Work to be completed
All entries below are to be set down again, identical to the source.

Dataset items
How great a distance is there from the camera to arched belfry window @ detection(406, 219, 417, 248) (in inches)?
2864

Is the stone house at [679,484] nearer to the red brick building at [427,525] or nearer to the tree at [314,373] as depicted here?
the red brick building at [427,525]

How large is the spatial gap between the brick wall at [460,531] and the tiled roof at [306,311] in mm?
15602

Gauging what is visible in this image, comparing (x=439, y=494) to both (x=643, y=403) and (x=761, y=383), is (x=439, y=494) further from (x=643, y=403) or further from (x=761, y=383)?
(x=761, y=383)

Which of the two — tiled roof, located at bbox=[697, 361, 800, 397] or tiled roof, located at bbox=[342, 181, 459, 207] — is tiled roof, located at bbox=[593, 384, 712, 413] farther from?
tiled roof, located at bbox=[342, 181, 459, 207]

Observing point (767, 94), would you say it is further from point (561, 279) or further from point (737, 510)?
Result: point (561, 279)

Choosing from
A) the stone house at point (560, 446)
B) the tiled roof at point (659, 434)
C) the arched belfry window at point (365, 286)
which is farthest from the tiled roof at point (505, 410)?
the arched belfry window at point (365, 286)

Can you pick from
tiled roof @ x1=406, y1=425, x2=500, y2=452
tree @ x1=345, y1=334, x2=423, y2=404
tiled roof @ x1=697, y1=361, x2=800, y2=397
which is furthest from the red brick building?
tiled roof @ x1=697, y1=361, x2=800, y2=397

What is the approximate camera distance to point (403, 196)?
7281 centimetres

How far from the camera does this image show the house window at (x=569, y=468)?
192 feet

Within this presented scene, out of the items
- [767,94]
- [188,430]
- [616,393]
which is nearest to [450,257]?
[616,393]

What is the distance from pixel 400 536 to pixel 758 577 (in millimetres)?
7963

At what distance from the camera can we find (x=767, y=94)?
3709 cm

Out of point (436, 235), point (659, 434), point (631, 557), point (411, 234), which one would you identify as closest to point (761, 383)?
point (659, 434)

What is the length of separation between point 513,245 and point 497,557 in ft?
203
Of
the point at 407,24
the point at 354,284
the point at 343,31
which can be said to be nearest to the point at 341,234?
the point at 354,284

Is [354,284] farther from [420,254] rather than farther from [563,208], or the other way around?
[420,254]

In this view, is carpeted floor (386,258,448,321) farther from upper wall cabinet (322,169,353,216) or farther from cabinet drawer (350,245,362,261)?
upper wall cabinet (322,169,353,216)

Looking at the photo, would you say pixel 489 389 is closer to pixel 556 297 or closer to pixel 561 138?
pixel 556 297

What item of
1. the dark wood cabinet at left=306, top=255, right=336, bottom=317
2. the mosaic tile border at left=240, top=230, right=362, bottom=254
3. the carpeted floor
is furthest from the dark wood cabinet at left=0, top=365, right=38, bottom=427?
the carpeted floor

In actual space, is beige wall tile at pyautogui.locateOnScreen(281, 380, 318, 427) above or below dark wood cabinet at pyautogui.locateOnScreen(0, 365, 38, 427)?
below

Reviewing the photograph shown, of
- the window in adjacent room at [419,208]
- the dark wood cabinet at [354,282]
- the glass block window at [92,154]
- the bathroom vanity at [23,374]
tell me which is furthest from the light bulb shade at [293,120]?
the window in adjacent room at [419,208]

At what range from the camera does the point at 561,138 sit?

Response to this exercise
How great a distance is there from the camera to arched belfry window @ detection(406, 219, 417, 248) (in inches)?
2864

Is the stone house at [679,484] nearer to the red brick building at [427,525] or nearer to the tree at [314,373] as depicted here?
the red brick building at [427,525]

How large is the spatial gap between the brick wall at [460,531] and the tiled roof at [306,311] in mm?
15602

Gauging what is visible in this image, comparing (x=439, y=494) to both (x=643, y=403) and (x=761, y=383), is (x=439, y=494) further from (x=643, y=403) or further from (x=761, y=383)?
(x=761, y=383)

Which of the two — tiled roof, located at bbox=[697, 361, 800, 397] or tiled roof, located at bbox=[342, 181, 459, 207] — is tiled roof, located at bbox=[593, 384, 712, 413] farther from?
tiled roof, located at bbox=[342, 181, 459, 207]

Observing point (767, 94), would you say it is further from point (561, 279) or further from point (737, 510)?
Result: point (561, 279)

Choosing from
A) the stone house at point (560, 446)
B) the tiled roof at point (659, 434)
C) the arched belfry window at point (365, 286)
which is farthest from the tiled roof at point (505, 410)?
the arched belfry window at point (365, 286)

Can you pick from
tiled roof @ x1=406, y1=425, x2=500, y2=452
tree @ x1=345, y1=334, x2=423, y2=404
tiled roof @ x1=697, y1=361, x2=800, y2=397
which is furthest from the red brick building?
tiled roof @ x1=697, y1=361, x2=800, y2=397

What is the approximate camera distance to point (403, 196)?
7281 centimetres

How far from the camera does this image show the house window at (x=569, y=468)?
192 feet

Within this presented scene, out of the items
- [767,94]
- [188,430]
- [616,393]
which is nearest to [450,257]?
[616,393]

What is the distance from pixel 400 536 to pixel 758 577 (in millimetres)?
7963

At what distance from the camera can we find (x=767, y=94)?
3709 cm

Out of point (436, 235), point (659, 434), point (631, 557), point (411, 234), which one would you identify as closest to point (761, 383)?
point (659, 434)

What is the length of separation between point 513,245 and point 497,557 in ft?
203
Of
the point at 407,24
the point at 354,284
the point at 343,31
which can be said to be nearest to the point at 341,234?
the point at 354,284

Is [354,284] farther from [420,254] rather than farther from [563,208], or the other way around?
[420,254]

In this view, is carpeted floor (386,258,448,321) farther from upper wall cabinet (322,169,353,216) or farther from cabinet drawer (350,245,362,261)?
upper wall cabinet (322,169,353,216)

Looking at the photo, would you say pixel 489 389 is closer to pixel 556 297 or closer to pixel 561 138?
pixel 556 297

What item of
1. the dark wood cabinet at left=306, top=255, right=336, bottom=317
2. the mosaic tile border at left=240, top=230, right=362, bottom=254
3. the carpeted floor
is furthest from the dark wood cabinet at left=0, top=365, right=38, bottom=427?
the carpeted floor

In actual space, is beige wall tile at pyautogui.locateOnScreen(281, 380, 318, 427) above or below dark wood cabinet at pyautogui.locateOnScreen(0, 365, 38, 427)?
below

Reviewing the photograph shown, of
- the window in adjacent room at [419,208]
- the dark wood cabinet at [354,282]
- the glass block window at [92,154]
- the bathroom vanity at [23,374]
tell me which is furthest from the light bulb shade at [293,120]?
the window in adjacent room at [419,208]

At what range from the camera does the point at 561,138 sit?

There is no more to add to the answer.